IN THE FIRST FLOWER OF YOUTH

The man is walking unhurriedly along, heading nowhere in particular. Sometimes he slows right down, almost stops, looks indecisively left and right, hesitating like someone unable to decide which road to take. It’s as if he were walking for walking’s sake, perhaps to kill time or because he has no alternative, but any of those reasons seem strange at that hour in the morning and on a very cold winter’s day, when the unemployed and the elderly are unlikely to be out wandering the streets. Apart from him, everyone else is walking quickly, urgently, heading for a particular place—each with their own destination.

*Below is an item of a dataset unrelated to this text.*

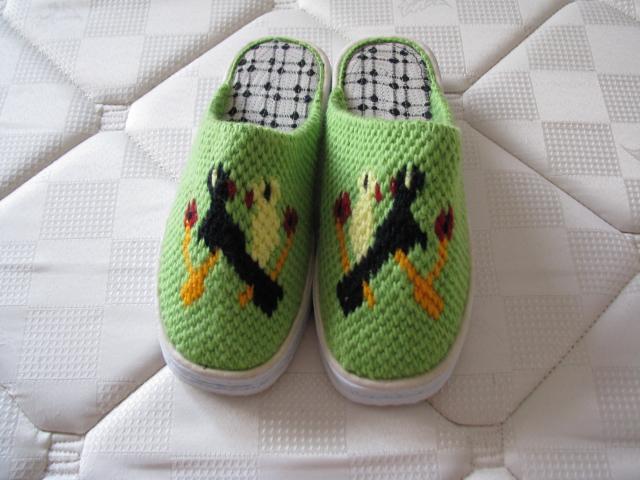 > 试转:妈妈牌手工毛线托鞋和纯手工绣花鞋垫; 塑料鞋垫的花样绣法;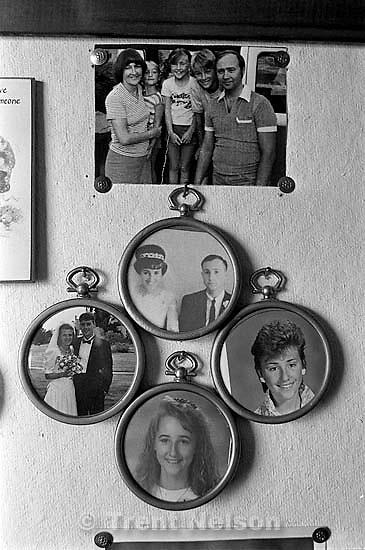 Nelson display at Betty Rae Watts' house. Trent Nelson, Phyllis Nelson, Steve Nelson, Christina Nelson, April Nelson, Laura Nelson<br />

He’s an ordinary-looking man, carrying a suitcase in one hand. Very pale—haggard—and ageless. Yes, it’s impossible to tell what age he is. In his thirties but old before his time? A well-preserved fifty-year-old? He’s wearing a strange outfit. A dark-blue overcoat, very long and slightly waisted; a pair of baggy trousers that come down almost over his heels; and a hat with a more than usually wide brim. The suitcase is a good-quality one, but time has taken the shine off the clasps and hardened the leather, covering it with dark stains.

The man’s hands must be frozen, because he suddenly stops, puts down the suitcase, and rubs his hands together for some time to get the blood moving. Then he looks around him and, on the other side of the street, beyond a passing vehicle, he spots a small café that is, just at that very moment, opening its heavy iron eyelids. After a brief expectant, or rather, meditative, pause, he crosses the road, slightly bent beneath the weight of the suitcase.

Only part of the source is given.